Este livro conta a história de um café onde é possível viajar no tempo. Claro, parece muito tentador, mas existem diversas regras para que se execute essa viagem, nomeadamente a de voltar ao presente antes que o café servido arrefeça. Em cada capítulo encontramos um caso diferente, um motivo diferente para voltar atrás (ou andar para a frente!): temos um casal de namorados, casados, irmãos e mãe e filha.

Tenho de confessar que todo este conceito me agradou bastante. É uma ideia original, bem desenvolvida, e que me atraiu a comprar e ler o livro. Infelizmente, a forma como foi escrito fez-me desinteressar por completo pela história. É uma escrita breve, seca, com pouco sentimento ou lirismo. Por momentos senti que lia um artigo científico e não um romance! Não foi cativante, e não sei se é realmente o estilo do autor ou se simplesmente um problema com a tradução. Por outro lado, tive também alguma dificuldade em me familiarizar com os nomes das personagens.  

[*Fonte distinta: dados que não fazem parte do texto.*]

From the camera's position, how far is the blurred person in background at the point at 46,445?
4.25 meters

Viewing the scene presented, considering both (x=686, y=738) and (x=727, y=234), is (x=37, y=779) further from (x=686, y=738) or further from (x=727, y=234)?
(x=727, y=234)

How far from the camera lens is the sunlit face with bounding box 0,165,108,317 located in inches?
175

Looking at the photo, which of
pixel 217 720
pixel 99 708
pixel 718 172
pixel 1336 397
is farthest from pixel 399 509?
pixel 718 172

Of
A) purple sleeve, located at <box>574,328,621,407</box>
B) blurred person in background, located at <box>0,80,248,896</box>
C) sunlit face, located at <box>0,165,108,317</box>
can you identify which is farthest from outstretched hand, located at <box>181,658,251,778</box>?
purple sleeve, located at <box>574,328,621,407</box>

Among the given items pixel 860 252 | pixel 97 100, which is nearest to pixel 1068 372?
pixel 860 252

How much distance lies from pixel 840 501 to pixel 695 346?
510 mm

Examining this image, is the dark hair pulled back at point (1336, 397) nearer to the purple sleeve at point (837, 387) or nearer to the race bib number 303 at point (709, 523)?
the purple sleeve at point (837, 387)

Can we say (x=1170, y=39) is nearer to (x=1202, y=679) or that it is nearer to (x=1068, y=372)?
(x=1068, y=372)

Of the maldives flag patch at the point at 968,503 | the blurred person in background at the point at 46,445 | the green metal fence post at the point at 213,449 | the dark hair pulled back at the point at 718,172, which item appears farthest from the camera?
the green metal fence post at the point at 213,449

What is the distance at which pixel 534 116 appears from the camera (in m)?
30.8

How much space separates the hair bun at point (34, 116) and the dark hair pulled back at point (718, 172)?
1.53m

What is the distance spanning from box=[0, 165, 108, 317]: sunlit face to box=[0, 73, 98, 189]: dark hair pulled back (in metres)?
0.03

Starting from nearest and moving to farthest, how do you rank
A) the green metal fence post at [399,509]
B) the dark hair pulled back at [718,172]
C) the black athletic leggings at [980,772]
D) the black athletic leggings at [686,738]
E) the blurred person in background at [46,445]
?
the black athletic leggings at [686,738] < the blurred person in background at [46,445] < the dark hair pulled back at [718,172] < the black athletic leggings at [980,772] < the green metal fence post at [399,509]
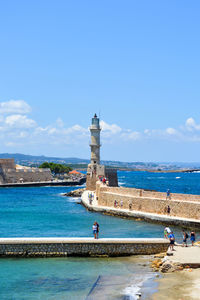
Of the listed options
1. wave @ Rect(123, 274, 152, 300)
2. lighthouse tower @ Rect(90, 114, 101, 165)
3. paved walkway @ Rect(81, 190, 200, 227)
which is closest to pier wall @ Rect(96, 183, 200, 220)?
paved walkway @ Rect(81, 190, 200, 227)

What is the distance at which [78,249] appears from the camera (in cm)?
1573

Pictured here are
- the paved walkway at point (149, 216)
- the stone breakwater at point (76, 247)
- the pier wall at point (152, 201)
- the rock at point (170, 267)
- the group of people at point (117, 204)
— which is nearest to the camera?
the rock at point (170, 267)

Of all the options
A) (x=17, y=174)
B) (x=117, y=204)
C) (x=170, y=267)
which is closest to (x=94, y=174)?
(x=117, y=204)

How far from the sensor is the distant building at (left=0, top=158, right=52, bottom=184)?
71619 mm

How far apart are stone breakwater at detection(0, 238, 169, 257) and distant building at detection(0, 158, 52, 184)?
56.0 meters

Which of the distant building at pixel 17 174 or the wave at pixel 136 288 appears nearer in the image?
the wave at pixel 136 288

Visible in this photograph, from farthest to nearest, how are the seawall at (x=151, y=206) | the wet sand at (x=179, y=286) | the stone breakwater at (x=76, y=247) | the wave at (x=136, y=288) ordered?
the seawall at (x=151, y=206) < the stone breakwater at (x=76, y=247) < the wave at (x=136, y=288) < the wet sand at (x=179, y=286)

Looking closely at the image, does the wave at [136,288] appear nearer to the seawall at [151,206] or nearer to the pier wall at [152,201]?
the seawall at [151,206]

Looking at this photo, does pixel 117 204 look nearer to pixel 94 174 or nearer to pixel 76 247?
pixel 76 247

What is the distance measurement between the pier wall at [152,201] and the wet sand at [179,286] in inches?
378

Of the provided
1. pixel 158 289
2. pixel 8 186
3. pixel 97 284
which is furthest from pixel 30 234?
pixel 8 186

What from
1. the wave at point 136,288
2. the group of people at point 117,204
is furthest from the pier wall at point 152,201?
the wave at point 136,288

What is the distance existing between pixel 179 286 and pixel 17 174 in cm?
6360

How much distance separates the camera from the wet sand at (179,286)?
36.5 ft
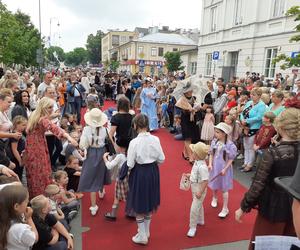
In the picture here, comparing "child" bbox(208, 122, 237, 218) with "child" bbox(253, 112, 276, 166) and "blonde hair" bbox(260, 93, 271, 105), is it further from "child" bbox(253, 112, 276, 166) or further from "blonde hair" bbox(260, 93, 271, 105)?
"blonde hair" bbox(260, 93, 271, 105)

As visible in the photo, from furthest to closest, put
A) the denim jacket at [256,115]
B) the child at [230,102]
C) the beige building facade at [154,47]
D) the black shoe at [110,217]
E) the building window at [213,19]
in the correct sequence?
the beige building facade at [154,47], the building window at [213,19], the child at [230,102], the denim jacket at [256,115], the black shoe at [110,217]

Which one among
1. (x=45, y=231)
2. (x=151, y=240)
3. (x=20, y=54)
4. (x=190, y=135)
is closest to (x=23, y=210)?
(x=45, y=231)

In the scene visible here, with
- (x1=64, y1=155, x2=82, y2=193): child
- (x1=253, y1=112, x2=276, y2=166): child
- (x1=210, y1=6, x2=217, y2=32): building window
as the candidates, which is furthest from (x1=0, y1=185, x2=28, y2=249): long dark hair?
(x1=210, y1=6, x2=217, y2=32): building window

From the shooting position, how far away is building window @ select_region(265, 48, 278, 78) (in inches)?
646

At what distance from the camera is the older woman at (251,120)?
6.72 metres

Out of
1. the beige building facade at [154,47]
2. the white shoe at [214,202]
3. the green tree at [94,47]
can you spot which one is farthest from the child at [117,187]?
the green tree at [94,47]

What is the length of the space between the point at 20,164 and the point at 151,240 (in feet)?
7.92

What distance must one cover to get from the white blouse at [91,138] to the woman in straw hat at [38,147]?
48 centimetres

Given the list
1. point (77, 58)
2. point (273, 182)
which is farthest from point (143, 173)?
point (77, 58)

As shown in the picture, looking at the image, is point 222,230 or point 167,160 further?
point 167,160

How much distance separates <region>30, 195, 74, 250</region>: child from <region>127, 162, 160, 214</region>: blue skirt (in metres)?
0.99

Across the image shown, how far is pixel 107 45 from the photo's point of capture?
99750 mm

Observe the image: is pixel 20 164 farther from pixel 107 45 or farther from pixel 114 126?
pixel 107 45

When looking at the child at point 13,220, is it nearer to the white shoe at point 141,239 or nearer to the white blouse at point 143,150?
the white blouse at point 143,150
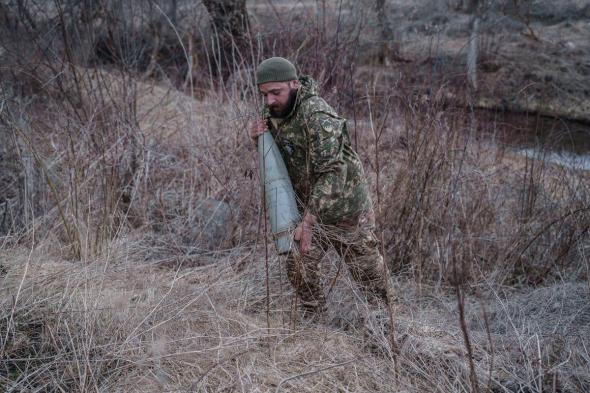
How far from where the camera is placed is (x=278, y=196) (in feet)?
9.66

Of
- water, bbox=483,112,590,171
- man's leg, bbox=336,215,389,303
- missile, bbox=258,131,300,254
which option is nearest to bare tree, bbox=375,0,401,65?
water, bbox=483,112,590,171

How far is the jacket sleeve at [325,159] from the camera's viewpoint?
2799mm

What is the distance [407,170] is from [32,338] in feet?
8.35

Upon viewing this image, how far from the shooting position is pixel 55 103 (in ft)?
17.0

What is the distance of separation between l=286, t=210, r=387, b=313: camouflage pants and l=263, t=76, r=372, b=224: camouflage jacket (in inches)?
2.9

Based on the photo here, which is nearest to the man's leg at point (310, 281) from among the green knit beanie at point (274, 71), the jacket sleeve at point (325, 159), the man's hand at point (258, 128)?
the jacket sleeve at point (325, 159)

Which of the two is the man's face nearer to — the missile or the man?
the man

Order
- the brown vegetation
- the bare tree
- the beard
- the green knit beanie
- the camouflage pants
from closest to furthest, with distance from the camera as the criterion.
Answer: the brown vegetation < the green knit beanie < the beard < the camouflage pants < the bare tree

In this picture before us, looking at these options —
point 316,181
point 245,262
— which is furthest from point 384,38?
point 316,181

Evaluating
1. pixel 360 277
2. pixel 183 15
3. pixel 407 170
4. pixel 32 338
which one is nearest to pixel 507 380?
pixel 360 277

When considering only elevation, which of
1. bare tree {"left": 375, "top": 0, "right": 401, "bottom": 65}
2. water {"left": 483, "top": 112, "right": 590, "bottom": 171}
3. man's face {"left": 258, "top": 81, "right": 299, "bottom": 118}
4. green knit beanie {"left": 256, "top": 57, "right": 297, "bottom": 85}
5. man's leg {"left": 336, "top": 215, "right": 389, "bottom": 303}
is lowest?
water {"left": 483, "top": 112, "right": 590, "bottom": 171}

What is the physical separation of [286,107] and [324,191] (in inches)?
17.7

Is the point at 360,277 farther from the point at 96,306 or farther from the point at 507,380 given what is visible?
the point at 96,306

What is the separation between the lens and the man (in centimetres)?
280
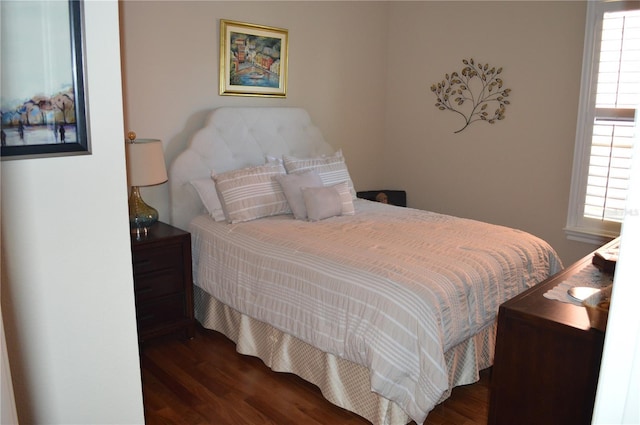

Apesar de tudo isto, senti-me presa na leitura em alguns momentos da narrativa, como na viagem de uma mulher que volta atrás no tempo para ler a carta escrita por seu marido com Alzheimer! Todos os livros têm aspetos positivos, e este não é exceção: o que realmente retirei desta história foi a importância do amor nas nossas vidas. Por vezes deixamos o nosso orgulho falar mais alto, e terminamos com arrependimentos. Não se esqueçam que na vida real não existem viagens no tempo, e que se não queremos viver a pensar naquilo que fizemos de errado (ou simplesmente não fizemos), devemos seguir o nosso coração.

Concluindo, “Antes que o café arrefeça” é um livro com uma boa história, mas que, para mim, foi pouco cativante.